The newsworthy extra is misleadingly listed as an 'alternate scene' with no further explanation offered. Kiss Me, Stupid's MPAA production seal was withheld until Wilder re-shot the end of the encounter between Dino and Zelda in Polly's trailer. The disc's 'alternate scene' is actually what's been seen in the film for the last 38 years. (spoiler) Dino's back injury flares up, and it looks like he falls asleep before he and Zelda can get it on. This bowdlerized two minutes or so never made much sense. In the morning, Zelda has been paid her money and happily stretches nude under her bedsheets ... and Dino drives off humming and headache-free. So we assume they made it anyway. Wilder movies are so densely written, nothing can be changed without serious structural damage.

The change was also sexist. (still a spoiler) By making Wilder re-shoot only the wife's adulterous liaison, the MPAA sent the message that Mr. Spooner, who was still seen bedding down with Polly, could stray but his wife could not.

(last spoiler) The original version of the scene has a string of alternate jokes but leaves no doubt that Zelda and Dino get together: they fade out in a definitive clinch. MGM archivist John Kirk found this abandoned piece of film, seen only in some foreign markets, shortly before Billy Wilder died last year. The director's wife Audrey confirmed that her husband preferred the uncensored one, so John swapped it out in the printing negatives. Henceforth, the little-seen original sequence will be the official one, and the compromised MPAA version, will be the alternate left on the shelf.

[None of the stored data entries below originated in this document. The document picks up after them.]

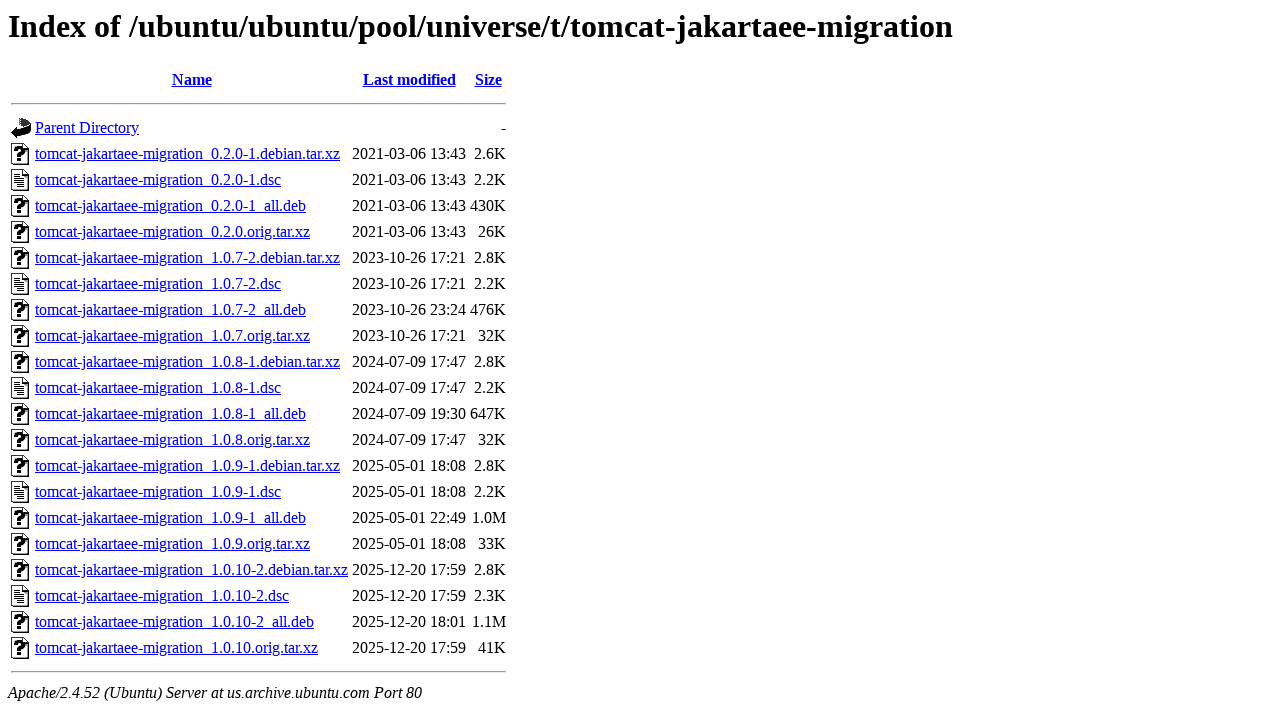

--- FILE ---
content_type: text/html;charset=UTF-8
request_url: http://us.archive.ubuntu.com/ubuntu/ubuntu/pool/universe/t/tomcat-jakartaee-migration/
body_size: 825
content:
<!DOCTYPE HTML PUBLIC "-//W3C//DTD HTML 3.2 Final//EN">
<html>
 <head>
  <title>Index of /ubuntu/ubuntu/pool/universe/t/tomcat-jakartaee-migration</title>
 </head>
 <body>
<h1>Index of /ubuntu/ubuntu/pool/universe/t/tomcat-jakartaee-migration</h1>
  <table>
   <tr><th valign="top"><img src="/icons/blank.gif" alt="[ICO]"></th><th><a href="?C=N;O=D">Name</a></th><th><a href="?C=M;O=A">Last modified</a></th><th><a href="?C=S;O=A">Size</a></th></tr>
   <tr><th colspan="4"><hr></th></tr>
<tr><td valign="top"><img src="/icons/back.gif" alt="[PARENTDIR]"></td><td><a href="/ubuntu/ubuntu/pool/universe/t/">Parent Directory</a></td><td>&nbsp;</td><td align="right">  - </td></tr>
<tr><td valign="top"><img src="/icons/unknown.gif" alt="[   ]"></td><td><a href="tomcat-jakartaee-migration_0.2.0-1.debian.tar.xz">tomcat-jakartaee-migration_0.2.0-1.debian.tar.xz</a></td><td align="right">2021-03-06 13:43  </td><td align="right">2.6K</td></tr>
<tr><td valign="top"><img src="/icons/text.gif" alt="[TXT]"></td><td><a href="tomcat-jakartaee-migration_0.2.0-1.dsc">tomcat-jakartaee-migration_0.2.0-1.dsc</a></td><td align="right">2021-03-06 13:43  </td><td align="right">2.2K</td></tr>
<tr><td valign="top"><img src="/icons/unknown.gif" alt="[   ]"></td><td><a href="tomcat-jakartaee-migration_0.2.0-1_all.deb">tomcat-jakartaee-migration_0.2.0-1_all.deb</a></td><td align="right">2021-03-06 13:43  </td><td align="right">430K</td></tr>
<tr><td valign="top"><img src="/icons/unknown.gif" alt="[   ]"></td><td><a href="tomcat-jakartaee-migration_0.2.0.orig.tar.xz">tomcat-jakartaee-migration_0.2.0.orig.tar.xz</a></td><td align="right">2021-03-06 13:43  </td><td align="right"> 26K</td></tr>
<tr><td valign="top"><img src="/icons/unknown.gif" alt="[   ]"></td><td><a href="tomcat-jakartaee-migration_1.0.7-2.debian.tar.xz">tomcat-jakartaee-migration_1.0.7-2.debian.tar.xz</a></td><td align="right">2023-10-26 17:21  </td><td align="right">2.8K</td></tr>
<tr><td valign="top"><img src="/icons/text.gif" alt="[TXT]"></td><td><a href="tomcat-jakartaee-migration_1.0.7-2.dsc">tomcat-jakartaee-migration_1.0.7-2.dsc</a></td><td align="right">2023-10-26 17:21  </td><td align="right">2.2K</td></tr>
<tr><td valign="top"><img src="/icons/unknown.gif" alt="[   ]"></td><td><a href="tomcat-jakartaee-migration_1.0.7-2_all.deb">tomcat-jakartaee-migration_1.0.7-2_all.deb</a></td><td align="right">2023-10-26 23:24  </td><td align="right">476K</td></tr>
<tr><td valign="top"><img src="/icons/unknown.gif" alt="[   ]"></td><td><a href="tomcat-jakartaee-migration_1.0.7.orig.tar.xz">tomcat-jakartaee-migration_1.0.7.orig.tar.xz</a></td><td align="right">2023-10-26 17:21  </td><td align="right"> 32K</td></tr>
<tr><td valign="top"><img src="/icons/unknown.gif" alt="[   ]"></td><td><a href="tomcat-jakartaee-migration_1.0.8-1.debian.tar.xz">tomcat-jakartaee-migration_1.0.8-1.debian.tar.xz</a></td><td align="right">2024-07-09 17:47  </td><td align="right">2.8K</td></tr>
<tr><td valign="top"><img src="/icons/text.gif" alt="[TXT]"></td><td><a href="tomcat-jakartaee-migration_1.0.8-1.dsc">tomcat-jakartaee-migration_1.0.8-1.dsc</a></td><td align="right">2024-07-09 17:47  </td><td align="right">2.2K</td></tr>
<tr><td valign="top"><img src="/icons/unknown.gif" alt="[   ]"></td><td><a href="tomcat-jakartaee-migration_1.0.8-1_all.deb">tomcat-jakartaee-migration_1.0.8-1_all.deb</a></td><td align="right">2024-07-09 19:30  </td><td align="right">647K</td></tr>
<tr><td valign="top"><img src="/icons/unknown.gif" alt="[   ]"></td><td><a href="tomcat-jakartaee-migration_1.0.8.orig.tar.xz">tomcat-jakartaee-migration_1.0.8.orig.tar.xz</a></td><td align="right">2024-07-09 17:47  </td><td align="right"> 32K</td></tr>
<tr><td valign="top"><img src="/icons/unknown.gif" alt="[   ]"></td><td><a href="tomcat-jakartaee-migration_1.0.9-1.debian.tar.xz">tomcat-jakartaee-migration_1.0.9-1.debian.tar.xz</a></td><td align="right">2025-05-01 18:08  </td><td align="right">2.8K</td></tr>
<tr><td valign="top"><img src="/icons/text.gif" alt="[TXT]"></td><td><a href="tomcat-jakartaee-migration_1.0.9-1.dsc">tomcat-jakartaee-migration_1.0.9-1.dsc</a></td><td align="right">2025-05-01 18:08  </td><td align="right">2.2K</td></tr>
<tr><td valign="top"><img src="/icons/unknown.gif" alt="[   ]"></td><td><a href="tomcat-jakartaee-migration_1.0.9-1_all.deb">tomcat-jakartaee-migration_1.0.9-1_all.deb</a></td><td align="right">2025-05-01 22:49  </td><td align="right">1.0M</td></tr>
<tr><td valign="top"><img src="/icons/unknown.gif" alt="[   ]"></td><td><a href="tomcat-jakartaee-migration_1.0.9.orig.tar.xz">tomcat-jakartaee-migration_1.0.9.orig.tar.xz</a></td><td align="right">2025-05-01 18:08  </td><td align="right"> 33K</td></tr>
<tr><td valign="top"><img src="/icons/unknown.gif" alt="[   ]"></td><td><a href="tomcat-jakartaee-migration_1.0.10-2.debian.tar.xz">tomcat-jakartaee-migration_1.0.10-2.debian.tar.xz</a></td><td align="right">2025-12-20 17:59  </td><td align="right">2.8K</td></tr>
<tr><td valign="top"><img src="/icons/text.gif" alt="[TXT]"></td><td><a href="tomcat-jakartaee-migration_1.0.10-2.dsc">tomcat-jakartaee-migration_1.0.10-2.dsc</a></td><td align="right">2025-12-20 17:59  </td><td align="right">2.3K</td></tr>
<tr><td valign="top"><img src="/icons/unknown.gif" alt="[   ]"></td><td><a href="tomcat-jakartaee-migration_1.0.10-2_all.deb">tomcat-jakartaee-migration_1.0.10-2_all.deb</a></td><td align="right">2025-12-20 18:01  </td><td align="right">1.1M</td></tr>
<tr><td valign="top"><img src="/icons/unknown.gif" alt="[   ]"></td><td><a href="tomcat-jakartaee-migration_1.0.10.orig.tar.xz">tomcat-jakartaee-migration_1.0.10.orig.tar.xz</a></td><td align="right">2025-12-20 17:59  </td><td align="right"> 41K</td></tr>
   <tr><th colspan="4"><hr></th></tr>
</table>
<address>Apache/2.4.52 (Ubuntu) Server at us.archive.ubuntu.com Port 80</address>
</body></html>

Kiss Me, Stupid is perhaps Wilder's last classic comedy. Being a direct lampoon of pop culture, there are an inordinate number of movie references and 'echoed' jokes from his earlier work, like the grapefruit gag. Spectacularly vulgar and shocking in its day, it'll seem less scandalous now, when even family comedies consist of witless sex jokes and bodily function jokes, complete with full visuals and explicit dialogue. But nobody ever made misbehavior as funny as Billy Wilder, and Kiss Me, Stupid is a delight for lovers of his talent.

On a scale of Excellent, Good, Fair, and Poor, Kiss Me, Stupid rates:
Movie: Excellent
Video: Excellent
Sound: Excellent
Supplements: 'alternate scene' (actually the old scene, see above); trailer, teaser
Packaging: Keep case
Reviewed: July 15, 2003


1. The big behind-the-scenes story of Kiss Me, Stupid is the fact that Wilder shot for a couple of weeks with star Peter Sellers, who was so unhappy with the role and Wilder's style, that he worried himself into a heart attack and had to back out. Critics frequently criticized Walston as insufficiently charismatic to defuse the story's smut factor. Besides falling into the trap of thinking that Kiss Me, Stupid was meant to be just another sexless Hollywood Sex Comedy, the critics implied that Sellers' charm would have transformed the film to sweetness and light. Picturing Sellers in the role (which wasn't materially altered after he left) makes him seem much less appropriate than Walston. He would have had to concoct some oddball accent, as he did in Lolita. I think Ray Walston, with his 'ordinary schlub' quality, is superb. Walston was mostly wasted in movies, and this show finally gave him his big chance. It's a shame Walston was given the blame, when he did such good work.